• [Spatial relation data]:
▬▬▬▬▬▬▬▬▬▬

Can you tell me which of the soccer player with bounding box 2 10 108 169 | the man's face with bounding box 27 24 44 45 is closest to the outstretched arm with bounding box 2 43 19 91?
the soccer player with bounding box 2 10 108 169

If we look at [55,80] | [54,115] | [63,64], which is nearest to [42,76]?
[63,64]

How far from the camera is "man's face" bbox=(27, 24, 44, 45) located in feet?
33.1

▬▬▬▬▬▬▬▬▬▬

• [Task description]: Output the records as a numbered list, starting at the line containing "If we look at" and continuing through the end of the records, both ends included. Leave out the blank lines.

• [The reply]:
1. If we look at [55,80] | [54,115] | [63,64], which is nearest to [42,76]?
2. [63,64]
3. How far from the camera is "man's face" bbox=(27, 24, 44, 45) located in feet?
4. 33.1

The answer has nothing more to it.